During the flush feeding stage, it is essential to keep your rams away from the ewes. A ram’s presence will stimulate the ewes to come into heat; by the time the mating season arrives, some ewes may already be in their third or fourth cycle and may have entered anoestrus.
The way in which the ewes are bred, also plays an important role in your approach to nutrition. “If you want to use laparoscopy, I highly recommend a total mixed ration system. However, if you use natural mating in the veld, a lick as flush feed is sufficient.”
Pay attention to ewe health
In terms of ewe health, says André, there are preventive vaccinations against diseases as well as dosing agents against internal parasites.
“As far as preventive vaccinations are concerned, farmers must make sure that they follow the recommended programme for their area. Nevertheless, when implementing a vaccination programme using attenuated vaccines, which may cause a fever reaction, it is necessary to complete it long before the start of your flush feeding phase. Inactivated vaccines can be administered when you start flush feeding.”
Dosing against internal parasites depends on the season, as well as the area in which you farm and the conditions on your farm, says André.
His next recommendation is the timeous provision of a trace mineral supplement. Different products have different specifications, but as a rule of thumb, it should be given roughly four weeks prior to mating.
“Trials have shown that a trace mineral deficiency in your ewes can reduce the conception rate and therefore the percentage of lambs produced by between 7 and 15%. Our area has a copper shortage, so trace mineral supplements must definitely contain copper. Other areas will have other shortages. It is important to know which deficiencies occur in your area and that the agent you are using, contains the necessary trace minerals.”
Consider your shearing schedule
Your shearing programme can also affect conception as it also has a flush effect, says André. In his area, in an annual system, farmers generally shear six weeks before mating and six weeks before lambing.
“Of course, your production system can complicate shearing. In an eight-month system, farmers typically shear just before lambing, which means ewes will have longer wool by the time they are mated. However, the ideal is to shear before mating as well as before lambing.”
Protein after mating
After mating, there is one serious mistake farmers can make, says André, and that is to lower the protein content of the ration quite drastically within 21 days after mating.

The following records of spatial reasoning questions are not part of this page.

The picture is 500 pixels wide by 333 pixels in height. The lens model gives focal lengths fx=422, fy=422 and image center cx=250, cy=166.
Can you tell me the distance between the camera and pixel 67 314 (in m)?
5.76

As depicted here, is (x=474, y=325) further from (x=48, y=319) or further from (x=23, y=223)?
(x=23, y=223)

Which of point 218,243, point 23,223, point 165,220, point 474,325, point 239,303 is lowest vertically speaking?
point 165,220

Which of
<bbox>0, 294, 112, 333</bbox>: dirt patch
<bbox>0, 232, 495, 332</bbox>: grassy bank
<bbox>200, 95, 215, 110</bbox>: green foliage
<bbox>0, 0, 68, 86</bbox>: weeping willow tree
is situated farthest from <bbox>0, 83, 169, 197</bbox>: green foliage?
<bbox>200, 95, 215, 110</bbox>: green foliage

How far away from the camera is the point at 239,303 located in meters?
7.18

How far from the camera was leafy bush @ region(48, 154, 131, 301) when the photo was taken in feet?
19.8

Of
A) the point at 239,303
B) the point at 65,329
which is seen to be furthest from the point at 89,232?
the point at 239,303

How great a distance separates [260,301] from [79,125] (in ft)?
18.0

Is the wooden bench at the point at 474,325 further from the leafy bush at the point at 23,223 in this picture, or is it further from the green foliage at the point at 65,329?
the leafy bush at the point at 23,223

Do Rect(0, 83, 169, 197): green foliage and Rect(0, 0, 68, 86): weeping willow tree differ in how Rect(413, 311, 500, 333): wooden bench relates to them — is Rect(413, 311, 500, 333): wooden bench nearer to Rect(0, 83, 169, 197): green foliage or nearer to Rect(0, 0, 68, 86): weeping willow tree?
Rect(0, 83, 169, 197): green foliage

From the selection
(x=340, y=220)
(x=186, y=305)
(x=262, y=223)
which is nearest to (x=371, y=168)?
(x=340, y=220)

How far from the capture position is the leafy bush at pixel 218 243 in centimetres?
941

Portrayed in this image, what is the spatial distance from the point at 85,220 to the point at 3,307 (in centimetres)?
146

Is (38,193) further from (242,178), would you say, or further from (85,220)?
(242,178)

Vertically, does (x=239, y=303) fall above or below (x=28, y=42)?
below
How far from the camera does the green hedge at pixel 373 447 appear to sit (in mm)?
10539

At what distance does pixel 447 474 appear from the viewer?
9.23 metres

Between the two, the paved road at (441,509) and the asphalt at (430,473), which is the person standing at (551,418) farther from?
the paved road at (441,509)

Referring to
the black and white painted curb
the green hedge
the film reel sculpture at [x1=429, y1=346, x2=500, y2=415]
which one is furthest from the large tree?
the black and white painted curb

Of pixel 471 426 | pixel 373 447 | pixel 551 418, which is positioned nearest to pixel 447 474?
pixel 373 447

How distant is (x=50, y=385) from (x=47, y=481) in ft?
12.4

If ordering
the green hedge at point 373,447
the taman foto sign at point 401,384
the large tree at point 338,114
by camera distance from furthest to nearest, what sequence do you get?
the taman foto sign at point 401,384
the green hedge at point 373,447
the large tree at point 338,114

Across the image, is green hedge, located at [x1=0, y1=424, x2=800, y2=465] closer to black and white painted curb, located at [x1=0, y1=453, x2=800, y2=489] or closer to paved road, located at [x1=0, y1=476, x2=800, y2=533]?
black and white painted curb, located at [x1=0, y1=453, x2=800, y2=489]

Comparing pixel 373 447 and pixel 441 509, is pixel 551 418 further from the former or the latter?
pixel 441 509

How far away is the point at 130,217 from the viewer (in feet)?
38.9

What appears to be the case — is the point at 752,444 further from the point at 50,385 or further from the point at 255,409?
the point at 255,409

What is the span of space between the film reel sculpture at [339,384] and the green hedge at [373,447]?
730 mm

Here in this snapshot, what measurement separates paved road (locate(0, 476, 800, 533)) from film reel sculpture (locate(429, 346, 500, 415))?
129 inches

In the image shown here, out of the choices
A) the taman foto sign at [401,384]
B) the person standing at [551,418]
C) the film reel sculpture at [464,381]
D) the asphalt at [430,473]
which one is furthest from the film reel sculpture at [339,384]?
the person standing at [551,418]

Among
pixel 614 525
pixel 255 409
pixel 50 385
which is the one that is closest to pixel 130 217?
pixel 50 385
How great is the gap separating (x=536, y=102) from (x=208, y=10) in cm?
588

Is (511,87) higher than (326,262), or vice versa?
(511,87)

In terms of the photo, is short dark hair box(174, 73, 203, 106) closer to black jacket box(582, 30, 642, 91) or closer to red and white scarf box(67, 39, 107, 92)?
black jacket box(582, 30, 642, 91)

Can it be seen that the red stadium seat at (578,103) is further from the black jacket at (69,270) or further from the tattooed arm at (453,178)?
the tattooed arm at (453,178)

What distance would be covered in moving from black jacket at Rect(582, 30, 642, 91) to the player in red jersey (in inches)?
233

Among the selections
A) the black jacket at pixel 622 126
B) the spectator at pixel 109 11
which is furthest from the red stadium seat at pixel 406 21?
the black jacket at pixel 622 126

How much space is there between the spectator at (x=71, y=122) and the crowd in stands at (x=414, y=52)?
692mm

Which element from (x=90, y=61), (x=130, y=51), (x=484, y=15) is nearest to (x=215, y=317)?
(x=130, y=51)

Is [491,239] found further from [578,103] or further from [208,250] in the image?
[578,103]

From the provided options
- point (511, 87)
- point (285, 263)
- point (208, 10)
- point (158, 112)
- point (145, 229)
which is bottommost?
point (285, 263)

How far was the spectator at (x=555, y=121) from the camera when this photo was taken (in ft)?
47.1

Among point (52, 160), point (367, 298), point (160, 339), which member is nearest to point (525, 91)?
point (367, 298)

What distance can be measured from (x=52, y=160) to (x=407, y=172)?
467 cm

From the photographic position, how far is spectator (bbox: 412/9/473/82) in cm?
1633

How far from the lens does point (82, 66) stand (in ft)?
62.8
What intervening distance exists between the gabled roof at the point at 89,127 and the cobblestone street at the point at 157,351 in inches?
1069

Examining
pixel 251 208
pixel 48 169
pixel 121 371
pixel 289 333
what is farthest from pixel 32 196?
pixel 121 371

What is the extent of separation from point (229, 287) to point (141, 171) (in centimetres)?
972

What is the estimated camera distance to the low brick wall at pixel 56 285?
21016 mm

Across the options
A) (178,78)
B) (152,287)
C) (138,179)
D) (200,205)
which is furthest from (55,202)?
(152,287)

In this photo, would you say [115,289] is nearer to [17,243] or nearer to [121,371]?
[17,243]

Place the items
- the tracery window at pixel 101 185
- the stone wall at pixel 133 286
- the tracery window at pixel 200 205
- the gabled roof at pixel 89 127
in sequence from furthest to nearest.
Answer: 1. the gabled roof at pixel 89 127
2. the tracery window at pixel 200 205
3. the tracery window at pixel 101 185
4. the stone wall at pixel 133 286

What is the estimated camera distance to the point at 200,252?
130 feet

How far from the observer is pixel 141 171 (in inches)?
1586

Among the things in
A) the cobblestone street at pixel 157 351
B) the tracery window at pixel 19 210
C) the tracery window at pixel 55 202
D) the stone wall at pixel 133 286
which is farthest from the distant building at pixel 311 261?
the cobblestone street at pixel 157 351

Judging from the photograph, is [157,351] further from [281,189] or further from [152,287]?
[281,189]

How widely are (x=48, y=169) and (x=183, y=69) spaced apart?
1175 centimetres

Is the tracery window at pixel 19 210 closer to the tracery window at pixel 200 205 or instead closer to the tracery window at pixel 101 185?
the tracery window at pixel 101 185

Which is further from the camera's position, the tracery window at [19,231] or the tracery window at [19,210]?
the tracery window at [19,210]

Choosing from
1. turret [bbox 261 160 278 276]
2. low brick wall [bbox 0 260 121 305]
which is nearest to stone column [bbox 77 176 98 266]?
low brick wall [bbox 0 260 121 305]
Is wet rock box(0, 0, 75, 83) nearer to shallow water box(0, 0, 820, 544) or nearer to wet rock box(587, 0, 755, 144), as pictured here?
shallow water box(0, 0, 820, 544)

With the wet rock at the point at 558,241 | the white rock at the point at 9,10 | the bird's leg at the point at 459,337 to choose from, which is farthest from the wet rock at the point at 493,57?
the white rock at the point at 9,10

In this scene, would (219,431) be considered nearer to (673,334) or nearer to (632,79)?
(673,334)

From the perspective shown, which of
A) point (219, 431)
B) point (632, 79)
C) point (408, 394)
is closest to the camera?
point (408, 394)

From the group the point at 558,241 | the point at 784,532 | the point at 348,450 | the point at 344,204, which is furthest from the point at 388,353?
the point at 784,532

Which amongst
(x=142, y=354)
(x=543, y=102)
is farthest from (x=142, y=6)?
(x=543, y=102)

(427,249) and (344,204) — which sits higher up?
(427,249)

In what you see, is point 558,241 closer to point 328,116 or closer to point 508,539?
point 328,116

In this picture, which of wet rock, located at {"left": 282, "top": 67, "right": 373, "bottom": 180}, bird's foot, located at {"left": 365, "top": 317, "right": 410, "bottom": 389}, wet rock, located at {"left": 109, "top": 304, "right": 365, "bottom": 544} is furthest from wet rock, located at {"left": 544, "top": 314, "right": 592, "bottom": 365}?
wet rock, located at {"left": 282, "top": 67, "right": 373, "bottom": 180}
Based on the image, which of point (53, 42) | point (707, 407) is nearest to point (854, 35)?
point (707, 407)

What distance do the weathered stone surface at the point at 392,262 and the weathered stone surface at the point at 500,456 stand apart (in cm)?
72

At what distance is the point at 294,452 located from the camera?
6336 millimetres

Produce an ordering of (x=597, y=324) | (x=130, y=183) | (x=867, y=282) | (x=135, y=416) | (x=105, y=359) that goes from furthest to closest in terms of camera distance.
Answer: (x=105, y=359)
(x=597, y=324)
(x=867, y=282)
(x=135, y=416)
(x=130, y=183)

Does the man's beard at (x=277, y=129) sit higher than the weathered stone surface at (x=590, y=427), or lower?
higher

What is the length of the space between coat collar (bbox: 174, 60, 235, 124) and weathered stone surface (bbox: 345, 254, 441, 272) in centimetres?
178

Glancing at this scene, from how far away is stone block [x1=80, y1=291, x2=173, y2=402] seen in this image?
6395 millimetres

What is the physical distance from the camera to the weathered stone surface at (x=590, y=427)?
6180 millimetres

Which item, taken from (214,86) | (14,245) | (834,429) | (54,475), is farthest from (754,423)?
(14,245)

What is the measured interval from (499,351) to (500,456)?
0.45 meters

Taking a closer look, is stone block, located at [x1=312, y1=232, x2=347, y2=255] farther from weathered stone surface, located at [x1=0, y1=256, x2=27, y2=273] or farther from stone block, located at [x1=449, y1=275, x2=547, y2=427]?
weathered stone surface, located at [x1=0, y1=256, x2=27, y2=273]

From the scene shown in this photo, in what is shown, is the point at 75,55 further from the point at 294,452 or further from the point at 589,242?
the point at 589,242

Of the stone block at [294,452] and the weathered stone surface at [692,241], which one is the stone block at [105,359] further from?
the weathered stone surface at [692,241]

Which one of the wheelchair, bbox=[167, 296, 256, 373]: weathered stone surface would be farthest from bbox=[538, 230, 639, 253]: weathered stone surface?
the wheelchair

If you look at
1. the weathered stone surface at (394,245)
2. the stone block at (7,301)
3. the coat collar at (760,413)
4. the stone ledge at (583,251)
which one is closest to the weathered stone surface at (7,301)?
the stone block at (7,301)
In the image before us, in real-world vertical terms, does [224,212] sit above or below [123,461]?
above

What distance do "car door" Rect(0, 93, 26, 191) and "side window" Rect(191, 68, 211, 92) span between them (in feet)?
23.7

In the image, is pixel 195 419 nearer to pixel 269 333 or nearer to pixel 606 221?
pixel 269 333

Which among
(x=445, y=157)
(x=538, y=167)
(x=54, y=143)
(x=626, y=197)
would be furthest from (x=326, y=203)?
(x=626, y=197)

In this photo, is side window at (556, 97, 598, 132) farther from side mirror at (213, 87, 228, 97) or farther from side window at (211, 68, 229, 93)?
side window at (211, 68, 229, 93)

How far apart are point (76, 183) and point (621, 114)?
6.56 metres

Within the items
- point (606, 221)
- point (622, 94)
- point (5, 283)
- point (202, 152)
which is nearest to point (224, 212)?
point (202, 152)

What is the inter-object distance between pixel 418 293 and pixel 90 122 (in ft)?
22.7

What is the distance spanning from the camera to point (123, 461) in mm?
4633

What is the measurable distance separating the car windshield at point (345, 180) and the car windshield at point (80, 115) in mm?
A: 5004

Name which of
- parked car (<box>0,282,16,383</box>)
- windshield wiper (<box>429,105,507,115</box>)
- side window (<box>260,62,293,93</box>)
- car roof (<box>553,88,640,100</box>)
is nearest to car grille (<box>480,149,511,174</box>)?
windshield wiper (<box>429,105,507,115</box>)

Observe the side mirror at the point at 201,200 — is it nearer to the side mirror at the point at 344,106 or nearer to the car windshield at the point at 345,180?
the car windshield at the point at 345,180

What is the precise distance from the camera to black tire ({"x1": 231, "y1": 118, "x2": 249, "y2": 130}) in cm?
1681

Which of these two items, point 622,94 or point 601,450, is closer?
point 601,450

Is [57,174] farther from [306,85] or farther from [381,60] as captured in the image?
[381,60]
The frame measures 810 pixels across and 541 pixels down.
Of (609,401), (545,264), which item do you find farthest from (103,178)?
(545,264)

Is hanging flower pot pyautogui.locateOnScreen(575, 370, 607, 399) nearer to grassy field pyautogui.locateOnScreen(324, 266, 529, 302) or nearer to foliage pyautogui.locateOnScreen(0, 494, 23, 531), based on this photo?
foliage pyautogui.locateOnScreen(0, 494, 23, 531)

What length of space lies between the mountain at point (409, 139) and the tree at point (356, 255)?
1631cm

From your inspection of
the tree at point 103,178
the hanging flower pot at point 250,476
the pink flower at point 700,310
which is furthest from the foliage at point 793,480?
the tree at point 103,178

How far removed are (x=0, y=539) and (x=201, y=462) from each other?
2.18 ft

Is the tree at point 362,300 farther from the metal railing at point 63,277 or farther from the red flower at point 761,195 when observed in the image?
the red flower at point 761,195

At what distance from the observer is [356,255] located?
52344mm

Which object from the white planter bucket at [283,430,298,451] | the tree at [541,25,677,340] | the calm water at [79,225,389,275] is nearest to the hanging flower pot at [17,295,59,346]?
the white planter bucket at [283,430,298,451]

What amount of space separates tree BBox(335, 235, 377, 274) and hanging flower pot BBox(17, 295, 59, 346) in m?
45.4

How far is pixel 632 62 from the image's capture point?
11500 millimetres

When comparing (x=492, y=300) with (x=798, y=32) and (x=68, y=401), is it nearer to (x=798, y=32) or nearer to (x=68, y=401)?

“The 21 days after mating is a risk period during which the ewe can easily cast off the fertilised ovum if her feeding programme is scaled down too quickly or too dramatically. Trials have shown that ewes are sensitive to big changes in the ration’s protein content during this period. The protein percentage in the ration must therefore be reduced gradually.”
Water quality, warns André, also has a huge impact on successful mating. According to trials, a salt content of more than 2% in the ewes’ drinking water can result in up to 30% neonatal losses. In addition, the same negative effect occurs if ewes are left without water for more than 24 hours.
“Each of these recommendations,” he concludes, “can have a considerable impact on your success as a sheep farmer. So, make sure you pay attention to the small things. For the most part, profitable sheep farming depends on attention to detail.”